Work to complete: Nothing but an exact copy of the records is expected here.

Exercise material:
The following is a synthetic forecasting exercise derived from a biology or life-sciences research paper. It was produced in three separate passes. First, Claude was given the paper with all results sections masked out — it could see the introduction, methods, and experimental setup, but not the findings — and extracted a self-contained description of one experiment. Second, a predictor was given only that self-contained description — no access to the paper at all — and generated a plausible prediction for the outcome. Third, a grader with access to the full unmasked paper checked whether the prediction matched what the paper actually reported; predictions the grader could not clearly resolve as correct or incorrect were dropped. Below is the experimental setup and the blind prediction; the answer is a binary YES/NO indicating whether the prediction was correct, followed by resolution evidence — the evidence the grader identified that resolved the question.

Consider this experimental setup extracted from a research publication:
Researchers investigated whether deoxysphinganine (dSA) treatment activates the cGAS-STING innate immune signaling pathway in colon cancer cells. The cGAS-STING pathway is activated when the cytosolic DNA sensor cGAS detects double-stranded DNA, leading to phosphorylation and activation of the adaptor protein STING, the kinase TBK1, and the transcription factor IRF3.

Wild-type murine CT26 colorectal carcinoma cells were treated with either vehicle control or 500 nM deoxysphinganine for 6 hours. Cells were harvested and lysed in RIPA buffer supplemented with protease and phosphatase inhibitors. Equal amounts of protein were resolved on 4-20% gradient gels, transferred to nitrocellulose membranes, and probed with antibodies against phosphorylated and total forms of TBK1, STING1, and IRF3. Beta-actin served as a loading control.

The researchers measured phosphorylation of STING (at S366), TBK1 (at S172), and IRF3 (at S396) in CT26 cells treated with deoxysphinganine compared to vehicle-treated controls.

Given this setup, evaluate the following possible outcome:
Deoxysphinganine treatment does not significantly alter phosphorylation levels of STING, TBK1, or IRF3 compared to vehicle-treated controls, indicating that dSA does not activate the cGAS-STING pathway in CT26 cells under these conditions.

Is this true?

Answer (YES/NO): NO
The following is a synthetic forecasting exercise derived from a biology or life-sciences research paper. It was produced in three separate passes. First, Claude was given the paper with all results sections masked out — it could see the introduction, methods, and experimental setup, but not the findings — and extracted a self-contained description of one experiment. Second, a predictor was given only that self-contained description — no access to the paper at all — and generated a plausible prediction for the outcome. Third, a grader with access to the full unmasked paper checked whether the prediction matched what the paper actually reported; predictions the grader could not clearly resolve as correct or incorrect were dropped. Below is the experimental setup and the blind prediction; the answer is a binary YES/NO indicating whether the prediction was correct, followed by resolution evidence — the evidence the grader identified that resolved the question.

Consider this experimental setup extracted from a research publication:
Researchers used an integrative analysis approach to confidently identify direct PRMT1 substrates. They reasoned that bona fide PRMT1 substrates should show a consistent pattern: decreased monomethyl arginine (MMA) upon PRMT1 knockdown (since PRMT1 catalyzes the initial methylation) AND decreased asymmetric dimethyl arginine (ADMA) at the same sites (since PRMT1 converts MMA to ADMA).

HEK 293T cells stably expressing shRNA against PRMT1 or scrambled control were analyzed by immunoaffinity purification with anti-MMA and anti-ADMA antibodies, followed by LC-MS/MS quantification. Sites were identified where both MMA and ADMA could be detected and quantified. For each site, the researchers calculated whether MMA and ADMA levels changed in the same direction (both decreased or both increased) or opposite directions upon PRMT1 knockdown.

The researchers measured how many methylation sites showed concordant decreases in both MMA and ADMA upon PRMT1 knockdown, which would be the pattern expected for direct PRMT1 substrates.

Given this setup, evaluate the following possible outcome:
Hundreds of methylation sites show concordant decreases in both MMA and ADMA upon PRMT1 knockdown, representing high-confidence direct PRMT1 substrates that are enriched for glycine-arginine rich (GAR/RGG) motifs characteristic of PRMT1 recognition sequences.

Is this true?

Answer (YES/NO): NO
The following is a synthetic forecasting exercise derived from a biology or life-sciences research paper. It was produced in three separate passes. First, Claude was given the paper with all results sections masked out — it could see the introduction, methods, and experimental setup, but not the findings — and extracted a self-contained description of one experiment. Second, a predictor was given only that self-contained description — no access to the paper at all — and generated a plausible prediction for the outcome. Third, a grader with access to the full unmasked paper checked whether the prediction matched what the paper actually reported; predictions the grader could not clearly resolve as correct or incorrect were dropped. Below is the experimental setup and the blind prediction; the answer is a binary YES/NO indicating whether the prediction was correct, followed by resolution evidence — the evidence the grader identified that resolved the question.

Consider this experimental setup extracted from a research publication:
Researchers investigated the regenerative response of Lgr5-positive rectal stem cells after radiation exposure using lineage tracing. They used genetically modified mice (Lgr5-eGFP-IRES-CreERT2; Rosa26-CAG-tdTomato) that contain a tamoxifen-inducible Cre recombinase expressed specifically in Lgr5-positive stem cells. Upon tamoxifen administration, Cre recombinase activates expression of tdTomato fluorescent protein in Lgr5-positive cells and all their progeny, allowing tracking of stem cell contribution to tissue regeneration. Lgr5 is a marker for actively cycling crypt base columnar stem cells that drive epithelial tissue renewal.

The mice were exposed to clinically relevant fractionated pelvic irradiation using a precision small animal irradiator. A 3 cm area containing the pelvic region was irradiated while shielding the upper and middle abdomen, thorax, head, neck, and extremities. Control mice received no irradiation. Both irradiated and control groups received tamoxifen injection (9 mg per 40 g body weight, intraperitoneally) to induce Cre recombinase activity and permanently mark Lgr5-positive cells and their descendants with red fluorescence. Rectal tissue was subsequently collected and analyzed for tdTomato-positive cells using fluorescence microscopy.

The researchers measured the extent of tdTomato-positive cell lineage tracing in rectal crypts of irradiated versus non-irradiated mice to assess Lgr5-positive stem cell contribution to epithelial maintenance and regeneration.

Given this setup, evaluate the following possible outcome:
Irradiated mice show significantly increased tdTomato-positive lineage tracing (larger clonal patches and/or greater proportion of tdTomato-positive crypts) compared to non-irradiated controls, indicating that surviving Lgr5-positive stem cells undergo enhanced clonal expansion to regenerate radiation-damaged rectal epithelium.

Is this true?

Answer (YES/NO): NO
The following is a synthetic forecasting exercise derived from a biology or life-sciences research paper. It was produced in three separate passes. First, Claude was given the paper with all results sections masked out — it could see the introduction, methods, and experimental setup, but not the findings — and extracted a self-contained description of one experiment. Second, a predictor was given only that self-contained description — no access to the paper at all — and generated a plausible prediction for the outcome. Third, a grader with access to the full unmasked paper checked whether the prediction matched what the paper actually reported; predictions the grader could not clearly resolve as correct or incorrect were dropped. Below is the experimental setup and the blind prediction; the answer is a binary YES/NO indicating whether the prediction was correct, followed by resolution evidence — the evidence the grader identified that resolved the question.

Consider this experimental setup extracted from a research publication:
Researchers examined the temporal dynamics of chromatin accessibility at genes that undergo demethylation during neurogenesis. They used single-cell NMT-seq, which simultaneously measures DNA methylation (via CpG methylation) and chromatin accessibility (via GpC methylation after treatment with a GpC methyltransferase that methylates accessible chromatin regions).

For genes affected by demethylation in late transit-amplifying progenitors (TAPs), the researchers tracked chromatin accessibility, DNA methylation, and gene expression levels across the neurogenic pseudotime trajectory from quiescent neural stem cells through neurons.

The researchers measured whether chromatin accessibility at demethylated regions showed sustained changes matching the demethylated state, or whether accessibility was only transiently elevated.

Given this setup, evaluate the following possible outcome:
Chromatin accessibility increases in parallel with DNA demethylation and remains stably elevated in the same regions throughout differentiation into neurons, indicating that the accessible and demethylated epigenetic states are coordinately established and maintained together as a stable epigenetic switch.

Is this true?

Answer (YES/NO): NO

Result:
The following is a synthetic forecasting exercise derived from a biology or life-sciences research paper. It was produced in three separate passes. First, Claude was given the paper with all results sections masked out — it could see the introduction, methods, and experimental setup, but not the findings — and extracted a self-contained description of one experiment. Second, a predictor was given only that self-contained description — no access to the paper at all — and generated a plausible prediction for the outcome. Third, a grader with access to the full unmasked paper checked whether the prediction matched what the paper actually reported; predictions the grader could not clearly resolve as correct or incorrect were dropped. Below is the experimental setup and the blind prediction; the answer is a binary YES/NO indicating whether the prediction was correct, followed by resolution evidence — the evidence the grader identified that resolved the question.

Consider this experimental setup extracted from a research publication:
Researchers investigated whether deoxysphinganine (dSA) treatment activates the cGAS-STING innate immune signaling pathway in colon cancer cells. The cGAS-STING pathway is activated when the cytosolic DNA sensor cGAS detects double-stranded DNA, leading to phosphorylation and activation of the adaptor protein STING, the kinase TBK1, and the transcription factor IRF3.

Wild-type murine CT26 colorectal carcinoma cells were treated with either vehicle control or 500 nM deoxysphinganine for 6 hours. Cells were harvested and lysed in RIPA buffer supplemented with protease and phosphatase inhibitors. Equal amounts of protein were resolved on 4-20% gradient gels, transferred to nitrocellulose membranes, and probed with antibodies against phosphorylated and total forms of TBK1, STING1, and IRF3. Beta-actin served as a loading control.

The researchers measured phosphorylation of STING (at S366), TBK1 (at S172), and IRF3 (at S396) in CT26 cells treated with deoxysphinganine compared to vehicle-treated controls.

Given this setup, evaluate the following possible outcome:
Deoxysphinganine treatment does not significantly alter phosphorylation levels of STING, TBK1, or IRF3 compared to vehicle-treated controls, indicating that dSA does not activate the cGAS-STING pathway in CT26 cells under these conditions.

Is this true?

Answer (YES/NO): NO
The following is a synthetic forecasting exercise derived from a biology or life-sciences research paper. It was produced in three separate passes. First, Claude was given the paper with all results sections masked out — it could see the introduction, methods, and experimental setup, but not the findings — and extracted a self-contained description of one experiment. Second, a predictor was given only that self-contained description — no access to the paper at all — and generated a plausible prediction for the outcome. Third, a grader with access to the full unmasked paper checked whether the prediction matched what the paper actually reported; predictions the grader could not clearly resolve as correct or incorrect were dropped. Below is the experimental setup and the blind prediction; the answer is a binary YES/NO indicating whether the prediction was correct, followed by resolution evidence — the evidence the grader identified that resolved the question.

Consider this experimental setup extracted from a research publication:
Researchers used an integrative analysis approach to confidently identify direct PRMT1 substrates. They reasoned that bona fide PRMT1 substrates should show a consistent pattern: decreased monomethyl arginine (MMA) upon PRMT1 knockdown (since PRMT1 catalyzes the initial methylation) AND decreased asymmetric dimethyl arginine (ADMA) at the same sites (since PRMT1 converts MMA to ADMA).

HEK 293T cells stably expressing shRNA against PRMT1 or scrambled control were analyzed by immunoaffinity purification with anti-MMA and anti-ADMA antibodies, followed by LC-MS/MS quantification. Sites were identified where both MMA and ADMA could be detected and quantified. For each site, the researchers calculated whether MMA and ADMA levels changed in the same direction (both decreased or both increased) or opposite directions upon PRMT1 knockdown.

The researchers measured how many methylation sites showed concordant decreases in both MMA and ADMA upon PRMT1 knockdown, which would be the pattern expected for direct PRMT1 substrates.

Given this setup, evaluate the following possible outcome:
Hundreds of methylation sites show concordant decreases in both MMA and ADMA upon PRMT1 knockdown, representing high-confidence direct PRMT1 substrates that are enriched for glycine-arginine rich (GAR/RGG) motifs characteristic of PRMT1 recognition sequences.

Is this true?

Answer (YES/NO): NO
The following is a synthetic forecasting exercise derived from a biology or life-sciences research paper. It was produced in three separate passes. First, Claude was given the paper with all results sections masked out — it could see the introduction, methods, and experimental setup, but not the findings — and extracted a self-contained description of one experiment. Second, a predictor was given only that self-contained description — no access to the paper at all — and generated a plausible prediction for the outcome. Third, a grader with access to the full unmasked paper checked whether the prediction matched what the paper actually reported; predictions the grader could not clearly resolve as correct or incorrect were dropped. Below is the experimental setup and the blind prediction; the answer is a binary YES/NO indicating whether the prediction was correct, followed by resolution evidence — the evidence the grader identified that resolved the question.

Consider this experimental setup extracted from a research publication:
Researchers investigated the regenerative response of Lgr5-positive rectal stem cells after radiation exposure using lineage tracing. They used genetically modified mice (Lgr5-eGFP-IRES-CreERT2; Rosa26-CAG-tdTomato) that contain a tamoxifen-inducible Cre recombinase expressed specifically in Lgr5-positive stem cells. Upon tamoxifen administration, Cre recombinase activates expression of tdTomato fluorescent protein in Lgr5-positive cells and all their progeny, allowing tracking of stem cell contribution to tissue regeneration. Lgr5 is a marker for actively cycling crypt base columnar stem cells that drive epithelial tissue renewal.

The mice were exposed to clinically relevant fractionated pelvic irradiation using a precision small animal irradiator. A 3 cm area containing the pelvic region was irradiated while shielding the upper and middle abdomen, thorax, head, neck, and extremities. Control mice received no irradiation. Both irradiated and control groups received tamoxifen injection (9 mg per 40 g body weight, intraperitoneally) to induce Cre recombinase activity and permanently mark Lgr5-positive cells and their descendants with red fluorescence. Rectal tissue was subsequently collected and analyzed for tdTomato-positive cells using fluorescence microscopy.

The researchers measured the extent of tdTomato-positive cell lineage tracing in rectal crypts of irradiated versus non-irradiated mice to assess Lgr5-positive stem cell contribution to epithelial maintenance and regeneration.

Given this setup, evaluate the following possible outcome:
Irradiated mice show significantly increased tdTomato-positive lineage tracing (larger clonal patches and/or greater proportion of tdTomato-positive crypts) compared to non-irradiated controls, indicating that surviving Lgr5-positive stem cells undergo enhanced clonal expansion to regenerate radiation-damaged rectal epithelium.

Is this true?

Answer (YES/NO): NO
The following is a synthetic forecasting exercise derived from a biology or life-sciences research paper. It was produced in three separate passes. First, Claude was given the paper with all results sections masked out — it could see the introduction, methods, and experimental setup, but not the findings — and extracted a self-contained description of one experiment. Second, a predictor was given only that self-contained description — no access to the paper at all — and generated a plausible prediction for the outcome. Third, a grader with access to the full unmasked paper checked whether the prediction matched what the paper actually reported; predictions the grader could not clearly resolve as correct or incorrect were dropped. Below is the experimental setup and the blind prediction; the answer is a binary YES/NO indicating whether the prediction was correct, followed by resolution evidence — the evidence the grader identified that resolved the question.

Consider this experimental setup extracted from a research publication:
Researchers examined the temporal dynamics of chromatin accessibility at genes that undergo demethylation during neurogenesis. They used single-cell NMT-seq, which simultaneously measures DNA methylation (via CpG methylation) and chromatin accessibility (via GpC methylation after treatment with a GpC methyltransferase that methylates accessible chromatin regions).

For genes affected by demethylation in late transit-amplifying progenitors (TAPs), the researchers tracked chromatin accessibility, DNA methylation, and gene expression levels across the neurogenic pseudotime trajectory from quiescent neural stem cells through neurons.

The researchers measured whether chromatin accessibility at demethylated regions showed sustained changes matching the demethylated state, or whether accessibility was only transiently elevated.

Given this setup, evaluate the following possible outcome:
Chromatin accessibility increases in parallel with DNA demethylation and remains stably elevated in the same regions throughout differentiation into neurons, indicating that the accessible and demethylated epigenetic states are coordinately established and maintained together as a stable epigenetic switch.

Is this true?

Answer (YES/NO): NO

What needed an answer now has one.